---- Recorded data
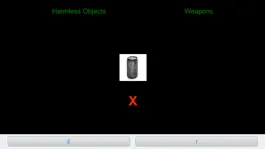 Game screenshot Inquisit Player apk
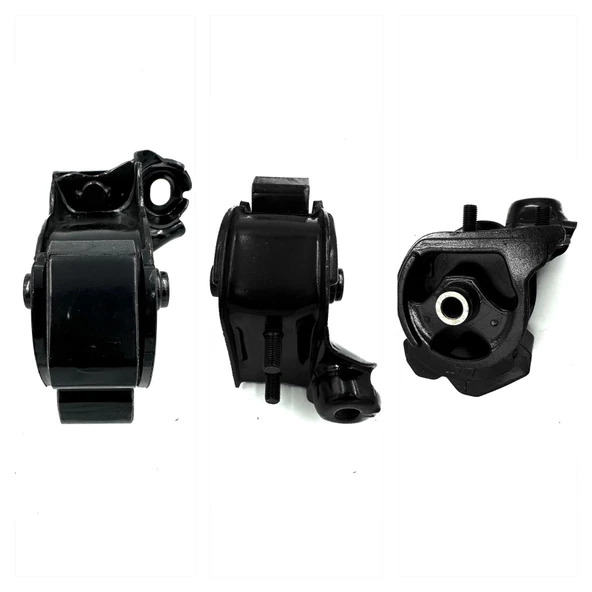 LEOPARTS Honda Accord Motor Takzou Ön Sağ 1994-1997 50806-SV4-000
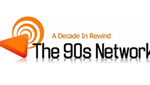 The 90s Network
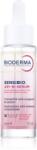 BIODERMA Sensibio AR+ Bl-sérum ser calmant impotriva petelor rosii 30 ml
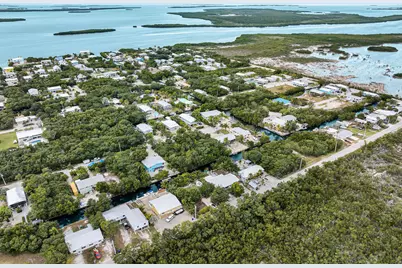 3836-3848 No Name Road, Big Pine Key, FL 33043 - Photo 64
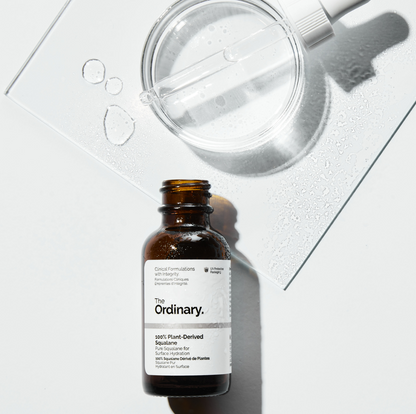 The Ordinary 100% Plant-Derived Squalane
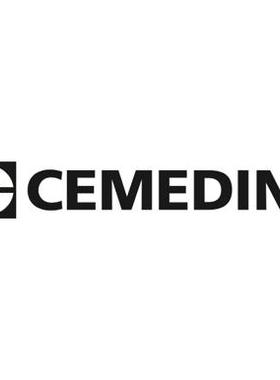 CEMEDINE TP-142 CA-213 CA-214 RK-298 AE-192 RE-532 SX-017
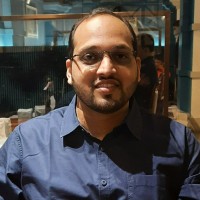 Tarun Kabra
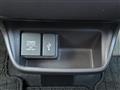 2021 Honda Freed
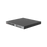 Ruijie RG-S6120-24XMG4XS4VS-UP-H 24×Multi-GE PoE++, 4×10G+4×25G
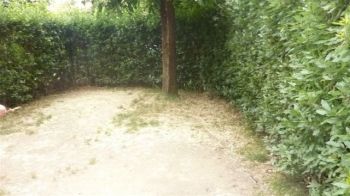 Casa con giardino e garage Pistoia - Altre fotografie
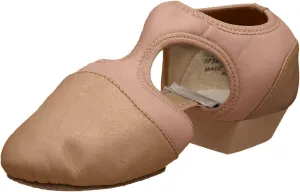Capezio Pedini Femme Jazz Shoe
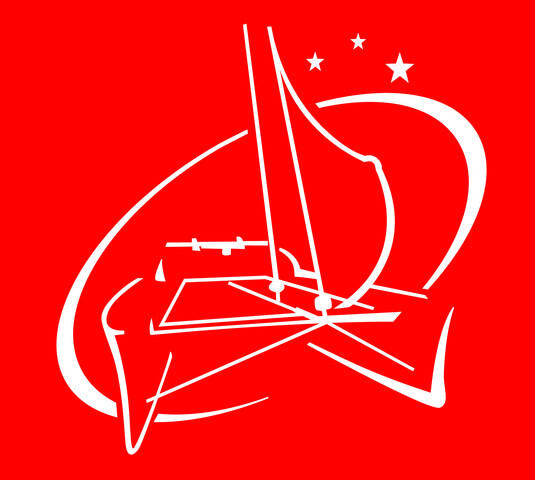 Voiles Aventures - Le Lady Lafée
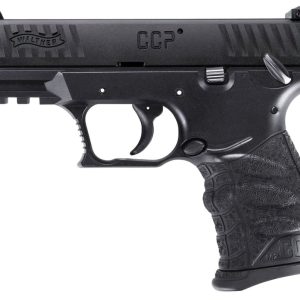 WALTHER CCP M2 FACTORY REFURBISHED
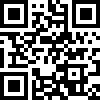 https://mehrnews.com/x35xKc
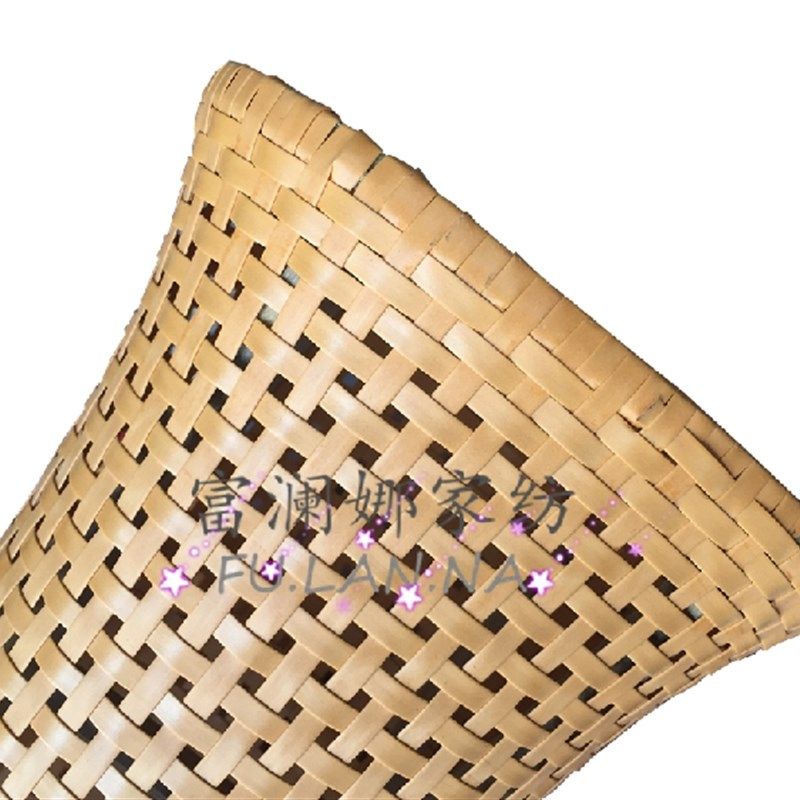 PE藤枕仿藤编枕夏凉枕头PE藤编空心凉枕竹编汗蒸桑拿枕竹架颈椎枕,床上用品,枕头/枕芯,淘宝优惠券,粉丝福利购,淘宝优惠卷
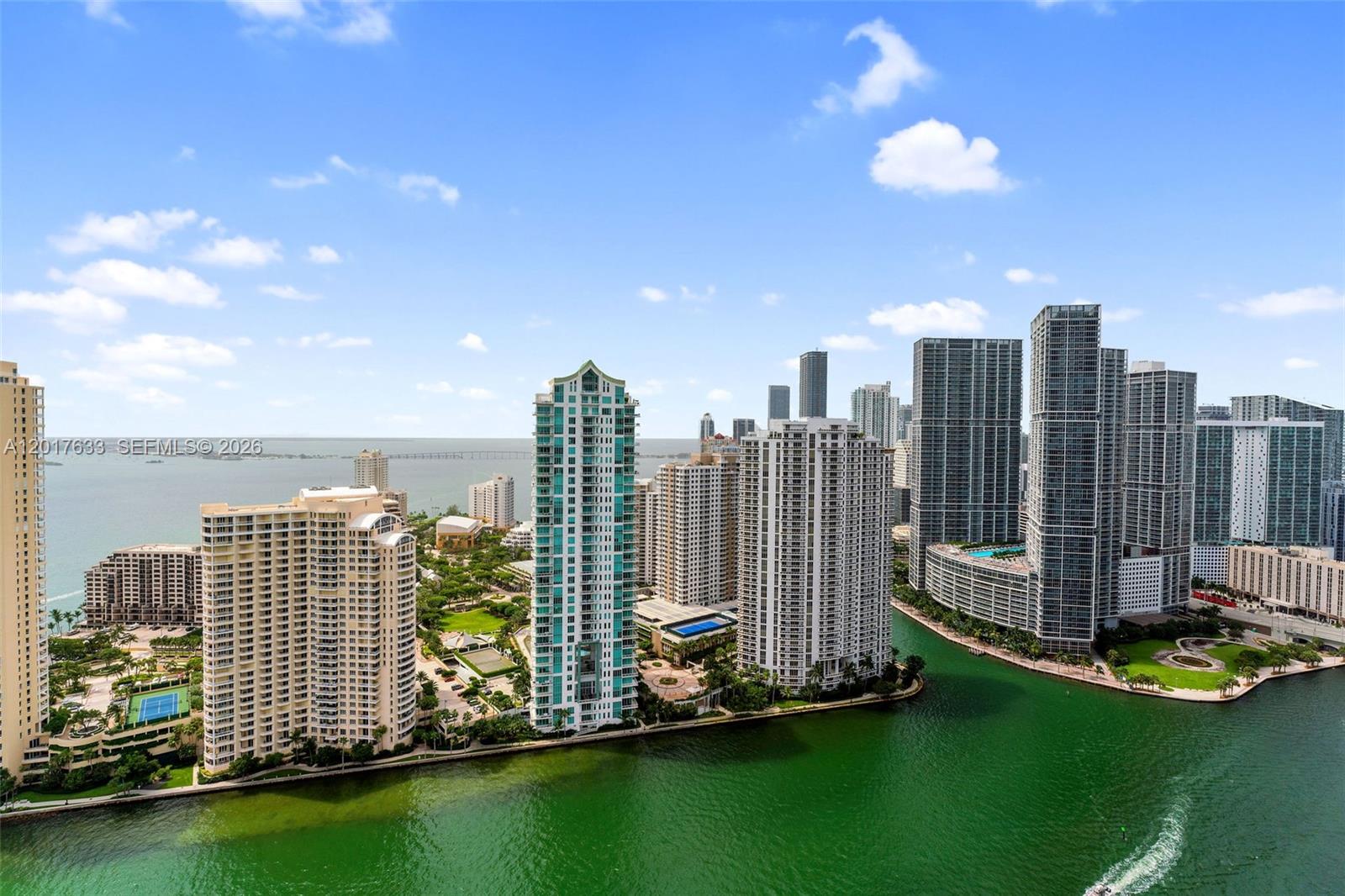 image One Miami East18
--------
Although pictures appear among the records above, write out exactly only the lines from the one that has "LEOPARTS Honda Accord" through the one that has "2021 Honda Freed", and leave the pictures out.

_Result_.
 LEOPARTS Honda Accord Motor Takzou Ön Sağ 1994-1997 50806-SV4-000
 The 90s Network
 BIODERMA Sensibio AR+ Bl-sérum ser calmant impotriva petelor rosii 30 ml
 3836-3848 No Name Road, Big Pine Key, FL 33043 - Photo 64
 The Ordinary 100% Plant-Derived Squalane
 CEMEDINE TP-142 CA-213 CA-214 RK-298 AE-192 RE-532 SX-017
 Tarun Kabra
 2021 Honda Freed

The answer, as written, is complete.